--- START Selected passage ---

Subject to the terms of the next paragraph, any record holder of shares of our common stock is
eligible to participate in the Plan with respect to any or all of his or her shares. A holder of
record is a person who owns shares of our common stock registered in his or her name on our
records. A beneficial holder is a person who owns shares of our common stock in street name, such
as through a broker or other nominee. In order to be eligible to participate, beneficial owners of
shares of common stock whose shares are registered in names other than their own must either
arrange for the holder of record to join the Plan or have the shares they wish to enroll in the
Plan transferred to their own names. Beneficial owners who are not record holders, however, may not
make optional cash payments to purchase additional shares of common stock under the
Plan.
Shareholders residing in certain states or citizens or residents of a country other than the Unites
States, its territories or possessions, may be ineligible to participate in the Plan if Fauquier
Bankshares, Inc., in its sole discretion, determines that causing the Plan to comply with
applicable securities laws and regulations in such states or countries is onerous.

--- END Selected passage ---
--- START Data for this task ---

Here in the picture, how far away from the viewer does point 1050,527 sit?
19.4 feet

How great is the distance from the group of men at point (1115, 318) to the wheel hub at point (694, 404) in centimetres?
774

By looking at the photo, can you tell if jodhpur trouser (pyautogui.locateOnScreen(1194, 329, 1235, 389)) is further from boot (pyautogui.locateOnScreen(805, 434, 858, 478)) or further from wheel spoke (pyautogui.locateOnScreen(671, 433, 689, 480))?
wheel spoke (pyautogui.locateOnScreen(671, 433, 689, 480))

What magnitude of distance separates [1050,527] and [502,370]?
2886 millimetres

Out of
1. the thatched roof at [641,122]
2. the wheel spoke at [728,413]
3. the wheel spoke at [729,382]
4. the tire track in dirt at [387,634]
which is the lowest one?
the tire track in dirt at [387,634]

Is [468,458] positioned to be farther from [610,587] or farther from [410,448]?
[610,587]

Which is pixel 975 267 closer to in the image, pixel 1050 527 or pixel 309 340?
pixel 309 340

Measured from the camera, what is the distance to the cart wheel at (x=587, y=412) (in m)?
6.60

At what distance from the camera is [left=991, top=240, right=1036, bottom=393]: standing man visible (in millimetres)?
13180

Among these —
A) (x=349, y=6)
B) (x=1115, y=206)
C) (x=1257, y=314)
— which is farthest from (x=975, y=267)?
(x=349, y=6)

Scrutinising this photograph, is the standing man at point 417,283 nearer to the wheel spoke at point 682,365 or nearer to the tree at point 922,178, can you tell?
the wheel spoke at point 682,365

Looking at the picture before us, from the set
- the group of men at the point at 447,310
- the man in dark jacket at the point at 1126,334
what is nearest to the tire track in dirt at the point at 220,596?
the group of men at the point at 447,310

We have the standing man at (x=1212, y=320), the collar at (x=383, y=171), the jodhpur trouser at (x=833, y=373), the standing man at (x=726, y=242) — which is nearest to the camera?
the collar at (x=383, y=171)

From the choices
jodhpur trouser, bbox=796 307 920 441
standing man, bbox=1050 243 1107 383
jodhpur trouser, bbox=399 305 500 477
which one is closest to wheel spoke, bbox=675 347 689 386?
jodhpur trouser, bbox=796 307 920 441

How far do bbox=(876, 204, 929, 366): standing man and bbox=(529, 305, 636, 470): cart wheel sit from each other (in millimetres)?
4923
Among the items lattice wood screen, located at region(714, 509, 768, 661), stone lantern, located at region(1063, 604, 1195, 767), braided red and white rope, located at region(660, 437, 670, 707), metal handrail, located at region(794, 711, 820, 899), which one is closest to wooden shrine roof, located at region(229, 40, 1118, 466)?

--- END Data for this task ---

__Required actions__
[1] Rewrite the plan eligibility passage starting at "Shareholders residing in" and ending at "countries is onerous.", with "onerous" changed to "burdensome".
[2] Reproduce the rows word for word, starting at the line containing "How great is" and ending at the line containing "2886 millimetres", with both of those lines included.

__Answers to each task__
[1]
Shareholders residing in certain states or citizens or residents of a country other than the Unites
States, its territories or possessions, may be ineligible to participate in the Plan if Fauquier
Bankshares, Inc., in its sole discretion, determines that causing the Plan to comply with
applicable securities laws and regulations in such states or countries is burdensome.

[2]
How great is the distance from the group of men at point (1115, 318) to the wheel hub at point (694, 404) in centimetres?
774

By looking at the photo, can you tell if jodhpur trouser (pyautogui.locateOnScreen(1194, 329, 1235, 389)) is further from boot (pyautogui.locateOnScreen(805, 434, 858, 478)) or further from wheel spoke (pyautogui.locateOnScreen(671, 433, 689, 480))?
wheel spoke (pyautogui.locateOnScreen(671, 433, 689, 480))

What magnitude of distance separates [1050,527] and [502,370]?
2886 millimetres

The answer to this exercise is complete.